The microgrid solar-powered renewable energy system, on the other hand, started in February 2022, providing not less than eight hours of electricity to 124 households.

The renewable energy system is a project of Oxfam Pilipinas and its local partner Sentro para sa Ikauunlad ng Katutubong Agham at Teknolohiya (SIKAT) to serve as a working model of a sustainable power source in off-grid communities.

The micro-grid renewable energy system provides a working model that showcases a sustainable power source in off-grid communities. (Photo: SIKAT)

The project aims to lessen the community’s dependence on fossil fuel-powered generators and contribute to climate change mitigation. It also aims to provide women in the community, through the Hilabaan Women’s Association, with a social enterprise.

During the day, the powerhouse serves as a charging station for batteries and other devices, where clients pay a fee less than the prevailing rates at the town proper. This provides the women in the community an additional income on top of their share from the monthly dues of the consumers.

Aside from providing electricity to households, the project powers two street lights that also serve as navigational lights for fisherfolks, as well as electricity to the island’s evacuation center.

“The services that we offer meet the basic needs of the residents in our community,” she said.

Challenges in electrification

Like any project, there are challenges often encountered in its implementation. Since there are no individual electric meters that would monitor the energy usage of every household, some would often use electricity beyond the limited 10 watts.

Bertumen said she had monitored incidents such as a client connecting a videoke set, extending the connection to a neighbor, or charging devices to the system. 

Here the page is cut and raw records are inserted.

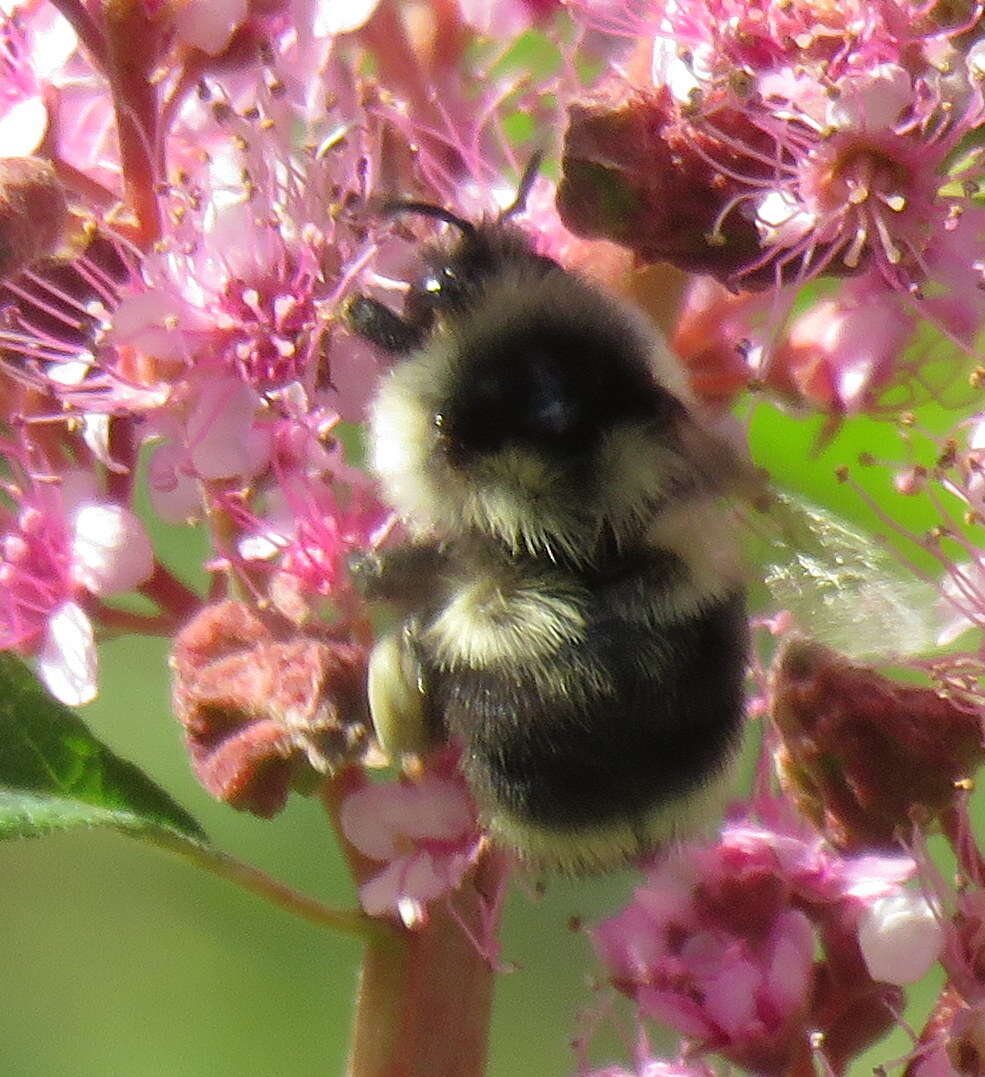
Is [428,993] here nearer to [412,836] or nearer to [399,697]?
[412,836]

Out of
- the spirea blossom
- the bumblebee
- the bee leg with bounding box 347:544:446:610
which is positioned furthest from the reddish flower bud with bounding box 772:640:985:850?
the bee leg with bounding box 347:544:446:610

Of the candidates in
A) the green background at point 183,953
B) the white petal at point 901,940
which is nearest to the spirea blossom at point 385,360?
the white petal at point 901,940

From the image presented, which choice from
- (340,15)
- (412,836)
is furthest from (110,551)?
(340,15)

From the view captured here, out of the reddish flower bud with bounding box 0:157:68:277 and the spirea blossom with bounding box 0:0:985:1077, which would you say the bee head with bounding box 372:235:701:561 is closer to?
the spirea blossom with bounding box 0:0:985:1077

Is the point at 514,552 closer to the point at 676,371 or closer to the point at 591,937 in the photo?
the point at 676,371

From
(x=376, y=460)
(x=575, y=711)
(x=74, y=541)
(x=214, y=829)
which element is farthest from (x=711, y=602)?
(x=214, y=829)

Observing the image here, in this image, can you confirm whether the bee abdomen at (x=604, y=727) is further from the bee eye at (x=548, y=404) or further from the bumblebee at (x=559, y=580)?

In such an incident, the client was issued a warning, but Bertumen said that after certain days, they would commit the same violation again. This prompts her to do the rounds every night to ensure that no illegal connection happens.

“If they keep on repeating this, we might as well disconnect them because the violations being done by the few affects the majority who religiously follow the right use of electricity.”

Eliza Minerva Borje, treasurer of the women’s group, says that at one time, electric service tripped off caused by the overloading of the system from the illegal connections. 

Borje added that at one time, when a power interruption on the ESAMELCO line happened, one client was caught having an extension line to their neighbor.

Gil Tapon, the technician hired to maintain the system, said it is challenging to stop the illegal connection because they happen inside the house, and the owner may not allow the person conducting the monitoring inside.

“I consistently monitor the powerhouse usage to avoid overloading. The 63 households in the sitio using 10 watts each should only consume 630 watts. But there are times when usage goes up to over 1,000 watts or almost double what should have been their usage,” he said. 

“If the electric consumers would like this system to last long and eventually expand, everybody must cooperate,” he added. 

Despite these challenges, the community clearly benefits from the renewable energy system.  

Bertumen said she is proud of the renewable energy project because it does not generate greenhouse gas emissions that contribute to global warming, and its operating hours are longer than the generator of ESAMELCO. It also does not need government funds to subsidize its operation, and gives women in the community an opportunity to run a social enterprise and manage their own energy system.

The beauty with solar-powered RE system is that a consumer can have 24 hours electricity, you do not need fuel or gasoline but only energy from the sun. This is the kind of energy system that should be promoted, especially at this time when prices of gasoline continue to increase.